The first thing I wanted to do was consider the performance characteristics of the underlying data stores. One of the nice features of the hashicorp implementation is it allows callers to plugin in different stores for logs, stable, and snapshots. There's a whole slew of community implementations. In this test, I evaluated BadgerDB from dgraph.io, BoltDB, and pebble from CockroachDB. There was no community implementation for pebble, but the interfaces Hashicorp asks you to implement are rather straight forward.
Using Go and some benchmark tests, I was able to setup some quick tests to assess the underlying performance of Get
and Set
operations.
I executed the benchmarks two different ways.
First, I used the default go test configuration which runs each test for 1s and records and measures operations.
In the second run, I executed each operation for a fixed number of executions (1000x).
Here are my learnings...
-
BadgerDB had the lowest write latency, but at the cost of slightly higher read latency. Throughout the course of my testing, I noticed that Badger reads can take anywhere from 1.5 to 2x times longer than BoltDB or Pebble. But their writes are significantly faster (~ 375x).
-
When compared to BoltDB, Pebble had lower latencies in both the write and read cases making it a much more appealing option.
-
Finally, we had BoltDB.... oh, good ole boltdb. It's worth noting that the latest version of the
raft-boltdb
library usesboltdb/bolt
and not the mainained fork by etcd. I'd be curious to run through this again later on with a bbolt implementation to see if it affects the outcome of this or not.

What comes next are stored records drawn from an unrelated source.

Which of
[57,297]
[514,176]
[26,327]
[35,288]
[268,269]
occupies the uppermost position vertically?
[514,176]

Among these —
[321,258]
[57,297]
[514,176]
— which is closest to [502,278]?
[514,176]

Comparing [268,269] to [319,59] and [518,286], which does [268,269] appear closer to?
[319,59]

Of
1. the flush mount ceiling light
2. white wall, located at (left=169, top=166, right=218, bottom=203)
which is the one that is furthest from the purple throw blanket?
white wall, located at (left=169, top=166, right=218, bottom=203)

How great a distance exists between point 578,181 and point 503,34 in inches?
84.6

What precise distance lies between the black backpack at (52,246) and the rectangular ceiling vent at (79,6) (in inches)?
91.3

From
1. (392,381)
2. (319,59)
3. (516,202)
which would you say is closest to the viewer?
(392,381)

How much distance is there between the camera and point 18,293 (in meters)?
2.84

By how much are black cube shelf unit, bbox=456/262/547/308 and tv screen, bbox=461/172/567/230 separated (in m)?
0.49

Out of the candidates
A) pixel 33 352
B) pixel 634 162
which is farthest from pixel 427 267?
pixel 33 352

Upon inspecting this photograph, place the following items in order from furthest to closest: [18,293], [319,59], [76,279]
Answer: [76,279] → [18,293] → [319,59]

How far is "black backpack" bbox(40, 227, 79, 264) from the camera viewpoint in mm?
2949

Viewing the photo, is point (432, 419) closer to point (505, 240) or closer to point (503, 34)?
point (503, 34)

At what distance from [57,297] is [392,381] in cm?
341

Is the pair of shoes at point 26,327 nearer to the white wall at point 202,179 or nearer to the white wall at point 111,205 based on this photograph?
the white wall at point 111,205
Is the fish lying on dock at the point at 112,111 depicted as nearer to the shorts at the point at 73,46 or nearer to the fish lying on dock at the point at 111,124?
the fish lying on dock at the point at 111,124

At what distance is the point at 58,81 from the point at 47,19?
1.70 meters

Anyway, to me BadgerDB here seems like a no brainer. Sure, reads against the raft log take up to 2x longer, but writes comprise the majority of the operations. Having a fast embedded database would allow control planes backed by raft to process writes faster.

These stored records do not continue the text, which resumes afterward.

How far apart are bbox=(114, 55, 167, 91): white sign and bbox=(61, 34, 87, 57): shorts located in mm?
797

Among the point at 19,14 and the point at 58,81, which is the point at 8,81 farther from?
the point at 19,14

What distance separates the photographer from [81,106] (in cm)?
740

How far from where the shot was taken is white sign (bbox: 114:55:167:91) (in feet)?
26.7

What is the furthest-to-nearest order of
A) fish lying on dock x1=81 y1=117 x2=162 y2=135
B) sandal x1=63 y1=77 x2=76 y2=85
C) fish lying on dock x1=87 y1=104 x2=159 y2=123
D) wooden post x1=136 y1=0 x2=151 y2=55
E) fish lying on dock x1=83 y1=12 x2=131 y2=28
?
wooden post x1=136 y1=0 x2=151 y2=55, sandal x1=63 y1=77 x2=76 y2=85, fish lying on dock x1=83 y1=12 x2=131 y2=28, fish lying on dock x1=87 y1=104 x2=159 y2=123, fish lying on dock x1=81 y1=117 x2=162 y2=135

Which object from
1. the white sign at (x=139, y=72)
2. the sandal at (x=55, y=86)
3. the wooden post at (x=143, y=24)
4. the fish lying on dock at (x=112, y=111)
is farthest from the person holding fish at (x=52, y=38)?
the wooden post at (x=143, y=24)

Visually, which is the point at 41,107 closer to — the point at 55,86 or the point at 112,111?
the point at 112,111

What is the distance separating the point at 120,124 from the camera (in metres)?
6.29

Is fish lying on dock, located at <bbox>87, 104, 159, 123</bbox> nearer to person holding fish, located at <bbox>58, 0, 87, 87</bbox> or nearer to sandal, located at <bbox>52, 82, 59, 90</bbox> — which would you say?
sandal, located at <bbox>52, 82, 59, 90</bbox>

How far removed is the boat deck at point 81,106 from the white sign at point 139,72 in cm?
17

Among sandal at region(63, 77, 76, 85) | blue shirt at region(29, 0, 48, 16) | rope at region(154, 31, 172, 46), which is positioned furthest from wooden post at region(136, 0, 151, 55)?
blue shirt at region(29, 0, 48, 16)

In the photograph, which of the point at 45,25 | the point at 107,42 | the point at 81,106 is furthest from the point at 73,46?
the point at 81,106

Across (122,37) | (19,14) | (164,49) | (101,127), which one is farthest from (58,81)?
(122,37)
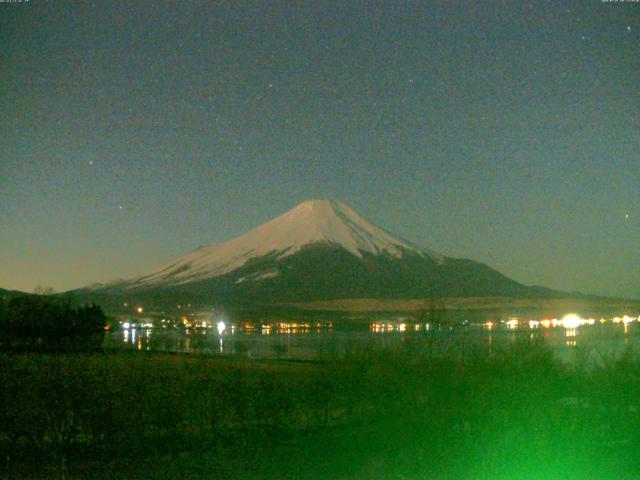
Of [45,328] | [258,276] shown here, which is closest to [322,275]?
[258,276]

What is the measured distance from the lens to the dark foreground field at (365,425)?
35.7 ft

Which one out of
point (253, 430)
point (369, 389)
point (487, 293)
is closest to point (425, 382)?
point (369, 389)

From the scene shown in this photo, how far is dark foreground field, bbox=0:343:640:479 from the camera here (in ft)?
35.7

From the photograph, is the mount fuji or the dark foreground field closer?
the dark foreground field

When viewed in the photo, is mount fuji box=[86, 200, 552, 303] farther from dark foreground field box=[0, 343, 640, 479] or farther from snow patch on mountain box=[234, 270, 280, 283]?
dark foreground field box=[0, 343, 640, 479]

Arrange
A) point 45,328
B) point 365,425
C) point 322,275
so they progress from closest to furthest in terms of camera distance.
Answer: point 365,425
point 45,328
point 322,275

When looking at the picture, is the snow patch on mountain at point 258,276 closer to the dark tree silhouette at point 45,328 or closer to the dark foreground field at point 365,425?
the dark tree silhouette at point 45,328

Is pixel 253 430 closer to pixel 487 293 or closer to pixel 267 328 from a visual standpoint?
pixel 267 328

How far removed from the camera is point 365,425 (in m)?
15.0

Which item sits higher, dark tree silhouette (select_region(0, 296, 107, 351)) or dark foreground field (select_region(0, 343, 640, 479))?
dark tree silhouette (select_region(0, 296, 107, 351))

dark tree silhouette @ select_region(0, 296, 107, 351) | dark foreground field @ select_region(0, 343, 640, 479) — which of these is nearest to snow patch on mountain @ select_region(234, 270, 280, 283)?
dark tree silhouette @ select_region(0, 296, 107, 351)

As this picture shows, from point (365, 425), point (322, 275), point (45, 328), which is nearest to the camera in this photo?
point (365, 425)

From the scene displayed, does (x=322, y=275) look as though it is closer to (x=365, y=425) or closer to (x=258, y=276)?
(x=258, y=276)

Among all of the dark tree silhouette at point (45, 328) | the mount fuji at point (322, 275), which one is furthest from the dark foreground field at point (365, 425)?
the mount fuji at point (322, 275)
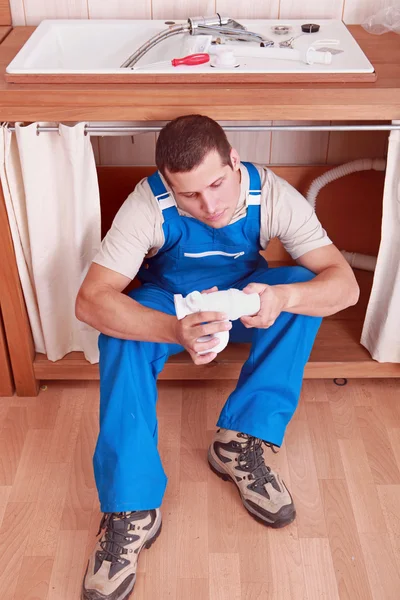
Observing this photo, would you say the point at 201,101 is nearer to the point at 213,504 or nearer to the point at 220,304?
the point at 220,304

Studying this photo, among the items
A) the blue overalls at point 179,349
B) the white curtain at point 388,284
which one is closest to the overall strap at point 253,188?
the blue overalls at point 179,349

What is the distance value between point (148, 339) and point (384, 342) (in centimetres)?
76

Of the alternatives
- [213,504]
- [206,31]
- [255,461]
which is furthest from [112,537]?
[206,31]

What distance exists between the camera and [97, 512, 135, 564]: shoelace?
1.62m

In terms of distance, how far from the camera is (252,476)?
1.79 meters

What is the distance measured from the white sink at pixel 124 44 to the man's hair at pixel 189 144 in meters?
0.30

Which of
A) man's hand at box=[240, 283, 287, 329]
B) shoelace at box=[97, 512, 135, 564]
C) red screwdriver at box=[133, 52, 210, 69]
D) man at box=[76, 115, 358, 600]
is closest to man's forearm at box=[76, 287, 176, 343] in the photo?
man at box=[76, 115, 358, 600]

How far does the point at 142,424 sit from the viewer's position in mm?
1639

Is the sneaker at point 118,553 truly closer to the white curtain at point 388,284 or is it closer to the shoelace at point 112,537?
the shoelace at point 112,537

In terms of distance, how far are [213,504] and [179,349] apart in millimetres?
397

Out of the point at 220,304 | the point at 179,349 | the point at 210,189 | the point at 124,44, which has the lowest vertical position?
the point at 179,349

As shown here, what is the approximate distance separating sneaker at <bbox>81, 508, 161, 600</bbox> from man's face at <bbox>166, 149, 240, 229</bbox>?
70cm

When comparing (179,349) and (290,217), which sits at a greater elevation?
(290,217)

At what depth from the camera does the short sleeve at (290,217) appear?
5.72 feet
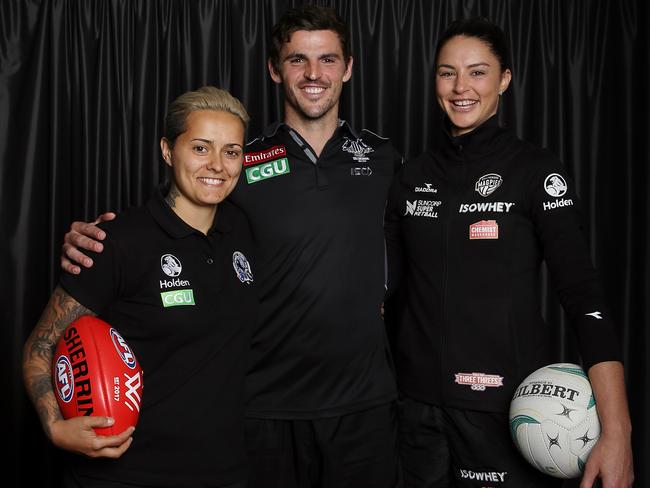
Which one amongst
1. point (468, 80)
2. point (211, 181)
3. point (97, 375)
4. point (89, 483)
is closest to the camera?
point (97, 375)

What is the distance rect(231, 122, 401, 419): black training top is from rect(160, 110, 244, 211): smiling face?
254 millimetres

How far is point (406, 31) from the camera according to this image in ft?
10.0

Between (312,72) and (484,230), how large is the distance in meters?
0.70

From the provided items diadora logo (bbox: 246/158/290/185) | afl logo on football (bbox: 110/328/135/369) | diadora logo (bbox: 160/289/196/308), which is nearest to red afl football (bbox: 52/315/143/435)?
afl logo on football (bbox: 110/328/135/369)

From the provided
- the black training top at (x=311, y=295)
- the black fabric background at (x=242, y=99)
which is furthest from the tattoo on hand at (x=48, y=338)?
the black fabric background at (x=242, y=99)

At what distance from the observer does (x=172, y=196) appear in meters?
1.87

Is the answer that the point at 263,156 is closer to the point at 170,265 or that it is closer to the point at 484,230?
the point at 170,265

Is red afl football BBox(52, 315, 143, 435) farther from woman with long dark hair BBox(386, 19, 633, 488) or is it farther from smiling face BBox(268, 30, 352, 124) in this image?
smiling face BBox(268, 30, 352, 124)

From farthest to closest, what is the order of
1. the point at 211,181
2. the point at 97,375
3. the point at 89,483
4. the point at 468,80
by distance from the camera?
the point at 468,80 < the point at 211,181 < the point at 89,483 < the point at 97,375

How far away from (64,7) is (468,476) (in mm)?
2394

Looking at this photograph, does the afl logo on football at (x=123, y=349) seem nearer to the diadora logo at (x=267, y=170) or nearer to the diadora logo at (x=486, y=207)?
the diadora logo at (x=267, y=170)

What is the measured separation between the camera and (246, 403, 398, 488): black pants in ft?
6.62

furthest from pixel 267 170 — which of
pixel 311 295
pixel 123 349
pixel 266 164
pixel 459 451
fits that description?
pixel 459 451

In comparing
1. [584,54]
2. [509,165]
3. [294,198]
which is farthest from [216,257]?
[584,54]
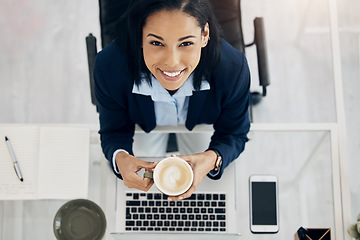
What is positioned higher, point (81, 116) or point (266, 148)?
point (81, 116)

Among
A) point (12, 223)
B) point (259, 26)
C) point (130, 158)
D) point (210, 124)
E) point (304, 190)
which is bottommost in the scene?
point (12, 223)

Other things I'm curious about:
- hashicorp/raft vs etcd/raft .... which is "better"?
- Longer running test evaluations
- One area of the implementations I was curious about but wasn't able to test was the GC loop for Badger. Since badger is backed by an LSM Tree, it occasionally needs to compact its records. I'm curious how / if this impacts the core functionality outside of raft.
Fast stable store writes probably matter less when you eventually want to implement multiraft. Hashicorp/raft is very beginner friendly, but Ectd/raft is used in projects like dragonboat, which is a multiraft package.
A single raft group provides high availability and fault tolerance, but does nothing by itself to distribute the work. Each node is doing the same work as the FSM gets advanced to the next state. If you have a single group that constantly grows, the bottleneck just ends up being something other than troughput. In KV stores, disk usage is a realistic bottle neck, for which mutliraft can be the tool used to fix.
Single group raft clusters like etcd and consul are very reliable metadata stores from which you can acquire locks to coordinate disperse systems. The pattern can be seen in systems built for Kubernetes and Nomad.
Hopefully some of this helps you out a bit while you're checking out raft packages. If you're aiming to build a scalable database, there is probably a significant amount of info I can share on that as well, if you like.